From the material below, extract every line that contains the string "dirt", matching case exactly.

[Saved dataset items]
────

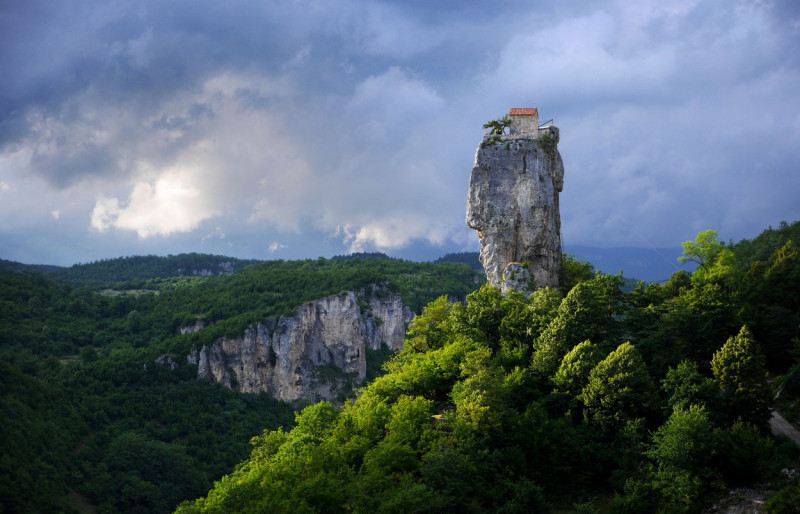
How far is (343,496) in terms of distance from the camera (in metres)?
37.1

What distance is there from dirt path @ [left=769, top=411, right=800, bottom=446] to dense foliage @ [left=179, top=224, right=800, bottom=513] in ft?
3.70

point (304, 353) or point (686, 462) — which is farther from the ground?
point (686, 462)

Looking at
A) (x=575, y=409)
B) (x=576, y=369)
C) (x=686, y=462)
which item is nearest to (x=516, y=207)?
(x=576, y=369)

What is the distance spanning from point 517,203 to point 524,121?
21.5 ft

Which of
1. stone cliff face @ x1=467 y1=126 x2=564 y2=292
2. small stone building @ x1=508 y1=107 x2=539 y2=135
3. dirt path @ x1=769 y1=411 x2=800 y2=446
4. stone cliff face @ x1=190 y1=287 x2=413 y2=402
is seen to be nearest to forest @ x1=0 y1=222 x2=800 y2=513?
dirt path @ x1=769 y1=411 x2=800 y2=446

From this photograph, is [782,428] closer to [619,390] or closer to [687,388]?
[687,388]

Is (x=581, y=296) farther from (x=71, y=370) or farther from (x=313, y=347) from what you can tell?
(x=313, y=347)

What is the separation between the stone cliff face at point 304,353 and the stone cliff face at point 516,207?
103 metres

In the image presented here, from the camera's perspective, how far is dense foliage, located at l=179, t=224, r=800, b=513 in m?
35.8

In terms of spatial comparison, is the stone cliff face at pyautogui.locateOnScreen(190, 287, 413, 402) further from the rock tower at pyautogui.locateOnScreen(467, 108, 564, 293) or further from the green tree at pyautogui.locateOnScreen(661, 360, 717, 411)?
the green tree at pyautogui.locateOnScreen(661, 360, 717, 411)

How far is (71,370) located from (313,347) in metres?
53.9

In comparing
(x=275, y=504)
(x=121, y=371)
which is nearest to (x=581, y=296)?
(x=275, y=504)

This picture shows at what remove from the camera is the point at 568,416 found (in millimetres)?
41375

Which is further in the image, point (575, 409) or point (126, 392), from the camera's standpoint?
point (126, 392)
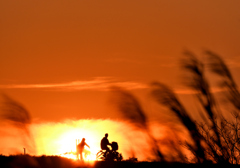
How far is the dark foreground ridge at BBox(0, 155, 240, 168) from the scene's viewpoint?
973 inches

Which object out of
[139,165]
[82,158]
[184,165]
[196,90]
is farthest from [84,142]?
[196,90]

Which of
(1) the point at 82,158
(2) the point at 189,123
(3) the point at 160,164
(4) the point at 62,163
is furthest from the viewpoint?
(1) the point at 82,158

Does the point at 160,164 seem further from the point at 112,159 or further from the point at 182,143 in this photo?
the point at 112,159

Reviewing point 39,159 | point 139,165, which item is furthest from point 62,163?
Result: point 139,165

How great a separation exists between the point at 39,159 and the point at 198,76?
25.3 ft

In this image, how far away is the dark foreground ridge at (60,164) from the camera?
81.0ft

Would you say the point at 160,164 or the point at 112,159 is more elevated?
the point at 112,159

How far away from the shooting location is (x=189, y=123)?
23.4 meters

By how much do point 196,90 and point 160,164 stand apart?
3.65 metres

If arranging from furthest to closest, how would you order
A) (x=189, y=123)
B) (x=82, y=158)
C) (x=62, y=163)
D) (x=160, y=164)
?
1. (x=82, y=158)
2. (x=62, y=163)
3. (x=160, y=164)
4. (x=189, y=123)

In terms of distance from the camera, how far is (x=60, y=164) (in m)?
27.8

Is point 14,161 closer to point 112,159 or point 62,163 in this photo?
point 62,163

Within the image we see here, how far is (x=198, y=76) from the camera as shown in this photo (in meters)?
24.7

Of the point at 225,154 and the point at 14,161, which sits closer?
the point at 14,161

────

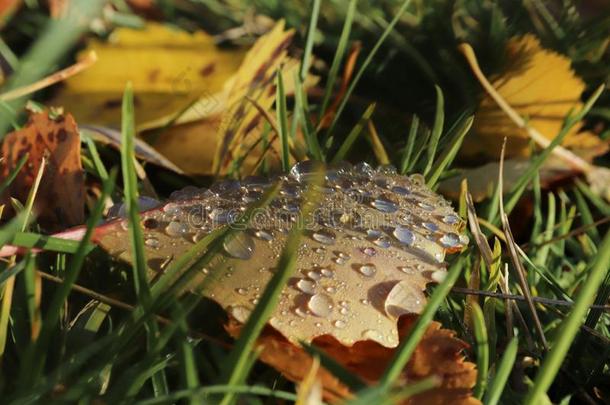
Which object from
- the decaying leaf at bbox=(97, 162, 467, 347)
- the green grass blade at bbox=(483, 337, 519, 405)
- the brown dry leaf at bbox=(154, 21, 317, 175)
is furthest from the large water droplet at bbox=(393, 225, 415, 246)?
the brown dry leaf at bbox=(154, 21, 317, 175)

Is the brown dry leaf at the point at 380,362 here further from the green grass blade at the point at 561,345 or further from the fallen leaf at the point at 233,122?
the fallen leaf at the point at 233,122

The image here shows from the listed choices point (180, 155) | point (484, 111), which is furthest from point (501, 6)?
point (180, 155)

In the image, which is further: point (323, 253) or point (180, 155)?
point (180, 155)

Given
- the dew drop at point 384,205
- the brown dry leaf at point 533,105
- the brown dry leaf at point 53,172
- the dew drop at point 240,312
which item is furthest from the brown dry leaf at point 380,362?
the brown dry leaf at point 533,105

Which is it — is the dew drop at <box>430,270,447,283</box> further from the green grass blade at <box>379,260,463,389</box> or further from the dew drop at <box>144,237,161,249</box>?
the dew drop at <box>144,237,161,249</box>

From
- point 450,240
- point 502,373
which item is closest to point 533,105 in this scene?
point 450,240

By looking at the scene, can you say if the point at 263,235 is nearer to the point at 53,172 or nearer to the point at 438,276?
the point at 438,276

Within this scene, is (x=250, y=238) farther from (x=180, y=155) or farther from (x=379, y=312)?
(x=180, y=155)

────

→ Solution for this problem:
What distance is there from dirt path @ [left=769, top=411, right=800, bottom=446] to dense foliage @ [left=179, top=224, right=800, bottom=513] in ft?
3. dirt path @ x1=769 y1=411 x2=800 y2=446
dirt path @ x1=769 y1=411 x2=800 y2=446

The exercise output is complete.